Еще ни разу в его переменчивой судьбе Ромеру не делали столь соблазнительных предложений. Сейчас это выглядело как некое вознаграждение за долгую службу. С другой стороны, он слишком хорошо знал Вольнофа. Уж слишком невероятным казалось то, чтобы скомпрометированного сотрудника не выбрасывали на свалку, как старый, дырявый башмак. Майор еще никогда не раскошеливался, чтобы не содрать с других для себя двойное вознаграждение.

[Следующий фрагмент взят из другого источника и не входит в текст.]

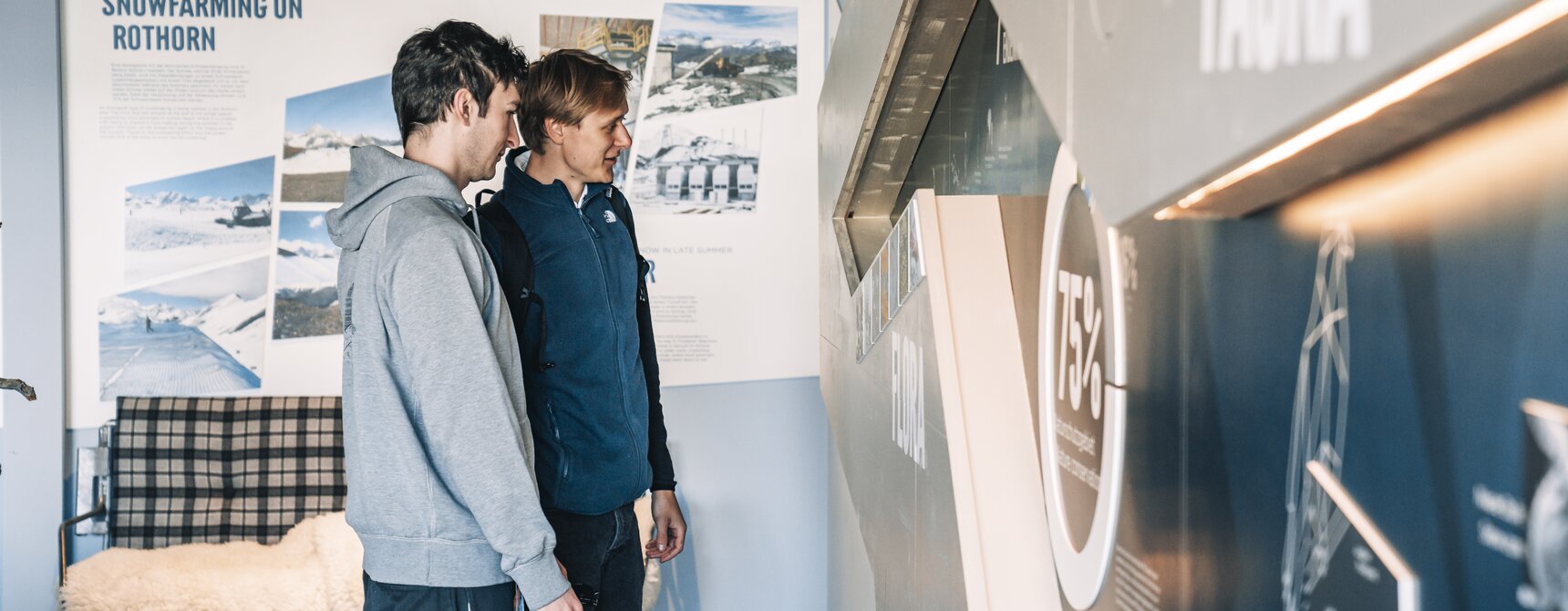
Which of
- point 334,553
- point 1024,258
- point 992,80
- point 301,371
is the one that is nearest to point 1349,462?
point 1024,258

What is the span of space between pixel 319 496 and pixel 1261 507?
3537 mm

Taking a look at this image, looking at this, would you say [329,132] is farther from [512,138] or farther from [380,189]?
[380,189]

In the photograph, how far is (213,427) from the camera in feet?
11.9

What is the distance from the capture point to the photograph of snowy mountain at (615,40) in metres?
3.93

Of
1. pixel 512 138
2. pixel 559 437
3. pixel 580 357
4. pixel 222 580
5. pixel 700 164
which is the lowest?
pixel 222 580

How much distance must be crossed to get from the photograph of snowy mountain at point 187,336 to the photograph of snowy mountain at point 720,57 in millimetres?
1541

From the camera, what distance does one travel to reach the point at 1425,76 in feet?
→ 1.13

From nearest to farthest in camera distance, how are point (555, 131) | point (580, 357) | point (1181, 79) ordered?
point (1181, 79)
point (580, 357)
point (555, 131)

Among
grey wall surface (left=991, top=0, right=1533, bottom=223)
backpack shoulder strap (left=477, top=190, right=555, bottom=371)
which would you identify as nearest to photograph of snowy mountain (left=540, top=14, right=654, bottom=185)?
backpack shoulder strap (left=477, top=190, right=555, bottom=371)

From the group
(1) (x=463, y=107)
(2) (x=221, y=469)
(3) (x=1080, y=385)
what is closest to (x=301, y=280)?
(2) (x=221, y=469)

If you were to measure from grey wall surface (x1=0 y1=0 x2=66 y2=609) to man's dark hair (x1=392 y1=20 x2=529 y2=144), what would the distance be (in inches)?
110

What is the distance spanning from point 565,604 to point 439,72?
0.77m

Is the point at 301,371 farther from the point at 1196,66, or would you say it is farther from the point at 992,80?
the point at 1196,66

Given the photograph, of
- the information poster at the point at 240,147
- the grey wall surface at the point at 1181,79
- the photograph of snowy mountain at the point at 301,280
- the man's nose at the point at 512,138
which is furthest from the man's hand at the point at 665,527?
the photograph of snowy mountain at the point at 301,280
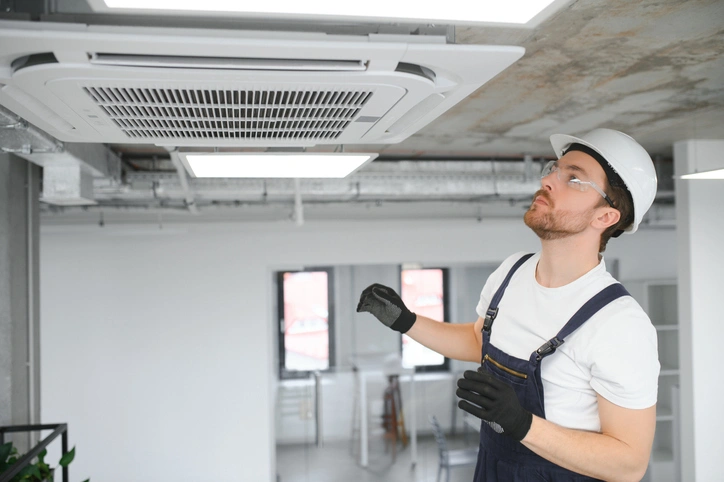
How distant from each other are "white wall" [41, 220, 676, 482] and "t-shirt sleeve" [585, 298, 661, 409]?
3904mm

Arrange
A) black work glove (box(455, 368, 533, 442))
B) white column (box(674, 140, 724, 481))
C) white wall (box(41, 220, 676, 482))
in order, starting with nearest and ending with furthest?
black work glove (box(455, 368, 533, 442)) → white column (box(674, 140, 724, 481)) → white wall (box(41, 220, 676, 482))

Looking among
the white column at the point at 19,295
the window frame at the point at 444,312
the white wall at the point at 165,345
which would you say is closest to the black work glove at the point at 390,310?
the white column at the point at 19,295

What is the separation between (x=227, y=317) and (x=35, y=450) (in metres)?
2.89

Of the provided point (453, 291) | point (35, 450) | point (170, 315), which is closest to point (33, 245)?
point (35, 450)

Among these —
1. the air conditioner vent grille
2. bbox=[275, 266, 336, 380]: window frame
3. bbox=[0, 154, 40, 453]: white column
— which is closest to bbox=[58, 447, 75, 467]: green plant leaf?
bbox=[0, 154, 40, 453]: white column

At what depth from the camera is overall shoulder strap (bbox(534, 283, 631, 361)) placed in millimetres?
1352

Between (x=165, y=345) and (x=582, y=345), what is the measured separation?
4.24 m

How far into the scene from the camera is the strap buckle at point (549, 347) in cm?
135

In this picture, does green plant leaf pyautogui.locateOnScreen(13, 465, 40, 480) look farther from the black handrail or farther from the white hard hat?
the white hard hat

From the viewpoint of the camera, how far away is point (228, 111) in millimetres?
970

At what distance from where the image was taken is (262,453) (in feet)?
16.3

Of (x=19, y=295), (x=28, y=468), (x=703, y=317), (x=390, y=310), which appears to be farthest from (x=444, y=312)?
(x=28, y=468)

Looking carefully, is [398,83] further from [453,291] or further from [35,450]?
[453,291]

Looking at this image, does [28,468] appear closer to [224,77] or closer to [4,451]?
[4,451]
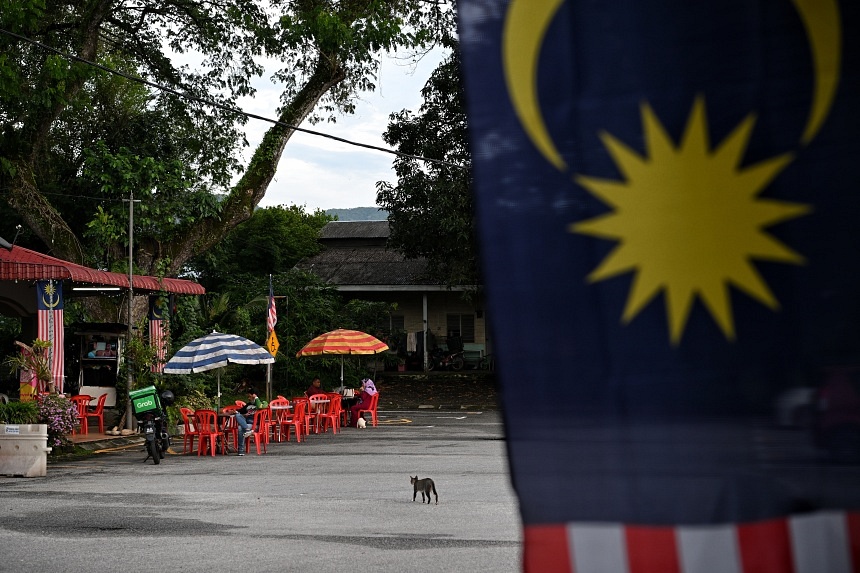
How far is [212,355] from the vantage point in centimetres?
2117

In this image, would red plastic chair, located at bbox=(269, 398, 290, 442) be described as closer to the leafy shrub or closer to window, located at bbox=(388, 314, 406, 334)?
the leafy shrub

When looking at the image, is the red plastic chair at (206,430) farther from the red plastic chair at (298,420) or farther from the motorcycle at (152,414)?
the red plastic chair at (298,420)

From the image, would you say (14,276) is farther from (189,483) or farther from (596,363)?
(596,363)

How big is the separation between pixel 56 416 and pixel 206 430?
8.62 ft

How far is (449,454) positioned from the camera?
722 inches

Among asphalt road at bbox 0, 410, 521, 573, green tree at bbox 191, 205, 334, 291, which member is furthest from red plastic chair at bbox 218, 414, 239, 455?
green tree at bbox 191, 205, 334, 291

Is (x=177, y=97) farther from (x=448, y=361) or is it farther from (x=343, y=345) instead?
(x=448, y=361)

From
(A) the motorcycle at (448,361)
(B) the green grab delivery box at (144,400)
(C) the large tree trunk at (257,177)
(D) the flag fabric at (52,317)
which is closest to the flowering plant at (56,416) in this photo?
(B) the green grab delivery box at (144,400)

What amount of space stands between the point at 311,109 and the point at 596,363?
29.6 meters

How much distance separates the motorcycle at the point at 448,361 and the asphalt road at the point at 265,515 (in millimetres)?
27311

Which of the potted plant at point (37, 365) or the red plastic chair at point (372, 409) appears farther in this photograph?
the red plastic chair at point (372, 409)

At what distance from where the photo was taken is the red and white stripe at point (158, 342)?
23.5 m

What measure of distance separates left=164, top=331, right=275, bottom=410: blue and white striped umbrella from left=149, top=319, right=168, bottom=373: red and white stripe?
197cm

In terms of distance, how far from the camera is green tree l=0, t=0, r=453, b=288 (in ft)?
93.1
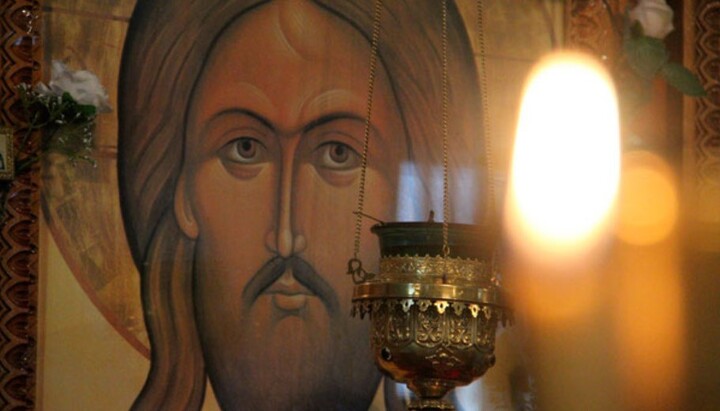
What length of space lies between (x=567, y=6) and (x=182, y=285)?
1515mm

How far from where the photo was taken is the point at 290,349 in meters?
4.09

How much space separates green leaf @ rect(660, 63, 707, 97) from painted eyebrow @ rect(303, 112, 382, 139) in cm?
96

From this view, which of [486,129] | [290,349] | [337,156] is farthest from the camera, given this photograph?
[486,129]

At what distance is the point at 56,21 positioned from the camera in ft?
12.9

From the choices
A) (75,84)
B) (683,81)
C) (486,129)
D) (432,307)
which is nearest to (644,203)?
(683,81)

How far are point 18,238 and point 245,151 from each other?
68 centimetres

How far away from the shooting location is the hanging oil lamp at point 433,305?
11.5 feet

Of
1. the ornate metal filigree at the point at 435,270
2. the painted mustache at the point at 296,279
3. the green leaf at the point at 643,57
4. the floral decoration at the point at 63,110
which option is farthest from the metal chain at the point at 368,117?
the green leaf at the point at 643,57

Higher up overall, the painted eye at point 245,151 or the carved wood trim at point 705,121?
the carved wood trim at point 705,121

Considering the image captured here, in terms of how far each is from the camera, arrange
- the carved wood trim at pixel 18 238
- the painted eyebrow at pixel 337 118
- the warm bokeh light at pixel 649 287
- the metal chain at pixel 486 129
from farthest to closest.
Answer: the warm bokeh light at pixel 649 287
the metal chain at pixel 486 129
the painted eyebrow at pixel 337 118
the carved wood trim at pixel 18 238

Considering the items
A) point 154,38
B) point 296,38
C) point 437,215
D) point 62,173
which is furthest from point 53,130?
point 437,215

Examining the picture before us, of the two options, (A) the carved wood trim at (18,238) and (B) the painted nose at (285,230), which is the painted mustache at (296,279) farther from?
(A) the carved wood trim at (18,238)

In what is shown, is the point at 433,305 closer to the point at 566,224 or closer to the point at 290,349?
the point at 290,349

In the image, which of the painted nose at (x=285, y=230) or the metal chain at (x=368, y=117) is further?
the painted nose at (x=285, y=230)
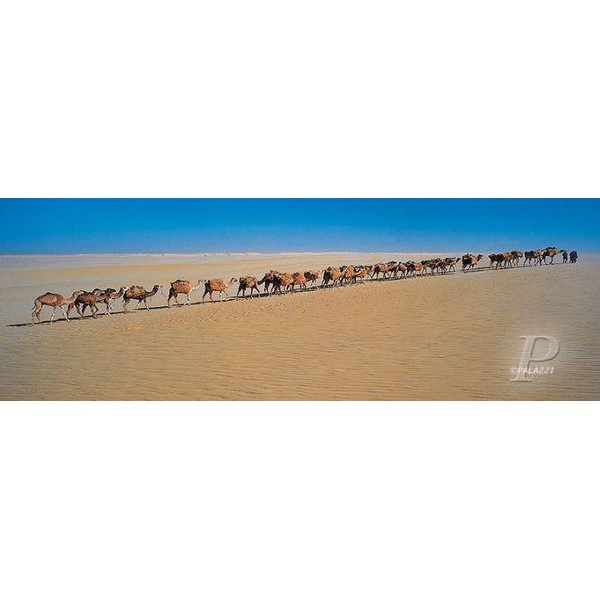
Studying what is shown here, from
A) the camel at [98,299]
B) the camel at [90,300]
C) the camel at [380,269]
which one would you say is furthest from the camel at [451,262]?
the camel at [90,300]

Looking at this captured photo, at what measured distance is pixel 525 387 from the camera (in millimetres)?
→ 6363

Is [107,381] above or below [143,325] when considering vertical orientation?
below

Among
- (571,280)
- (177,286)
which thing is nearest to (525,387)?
(571,280)

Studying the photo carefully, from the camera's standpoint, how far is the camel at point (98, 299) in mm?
10797

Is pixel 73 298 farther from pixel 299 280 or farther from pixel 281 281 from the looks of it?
pixel 299 280

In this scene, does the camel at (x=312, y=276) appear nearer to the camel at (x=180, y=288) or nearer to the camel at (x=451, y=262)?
the camel at (x=180, y=288)

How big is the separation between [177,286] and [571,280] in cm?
878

Ромер невольно подумал о Марте Фенске. Конечно, ее богатство не сравнить с двадцатью тысячами, но сам он с такой суммой перестает быть в роли нищего. Но что может еще произойти в связи с инцидентом на пиротехнической фабрике?

— А разве вы не считаете, господин Вольноф, что этот инцидент уже исчерпан? — неуверенно спросил Ромер.

— Для нас да, Ромер! — высокомерно ответил Вольноф и вновь включил магнитофон.

И опять раздался голос Хойслера: «Трое суток, господин майор, и не больше! Обратитесь к высокому начальству! Я знаю, делать это очень неприятно, так как признавать собственное поражение всегда неприятно! Но вы подумайте и обо мне! Я ведь ослеп! И таким останусь на всю жизнь!.. Поэтому я ничего предпринимать не буду! Это варварское оружие! После его опробования на степных барашках я являюсь первой человеческой жертвой!..» Потом Ромер услышал какой-то крик, неразборчивые слова, но все это резко оборвалось: пленка была вырезана. Наступила довольно длительная пауза, после которой снова послышался голос Хойслера. На этот раз обер-лейтенант говорил спокойнее и тверже: видимо, он уже взял себя в руки.

«Мне не остается никакого выбора. Я требую деликатного разбирательства, вскрытия всех фактов и наказания Ромера, так как в случившемся виноват только он!..»

Ромер сокрушенно тряхнул головой.

— «Вскрытия всех фактов», — повторил Вольноф. — Это не должно нас пугать, если в высших сферах будет отдан приказ о введении нового оружия! Но приказа пока еще нет!..

Наступила томительная тишина. Ромер понимал: низшая инстанция — вероятно, это был сам Вольноф — действовала на собственный страх и риск. Эта акция не была обеспечена сверху.

Над пустошью опускался тихий осенний вечер. По голубому небу медленно плыли белые легкие облачка. Было еще довольно тепло.

— Вы требуете от меня откровенности, на сей раз я сам попрошу вас об этом же, — проговорил Ромер.

— Что ж, хорошо. Тогда послушайте еще раз Хойслера, — сказал Вольноф и включил запись.

«Трое суток, господин майор, срок действительно достаточный, — послышался истерический голос обер-лейтенанта, — чтобы выяснить всю ситуацию! Я требую установить, что я…»

В этот момент магнитофон неожиданно замолк. Ромер с удивлением посмотрел на Вольнофа.

— Техническая неполадка, — объяснил майор.

— Что это значит?

— Ромер, бросьте притворяться! Любая операция приносит честь и славу участвующим в ней, когда она удается, и побои, когда она терпит крах! Послезавтра Хойслера будет допрашивать военный прокурор. Если он сочтет, что обер-лейтенант был не в своем уме, тогда все будет так, как нам хочется!

На этот раз Ромер понимал своего шефа.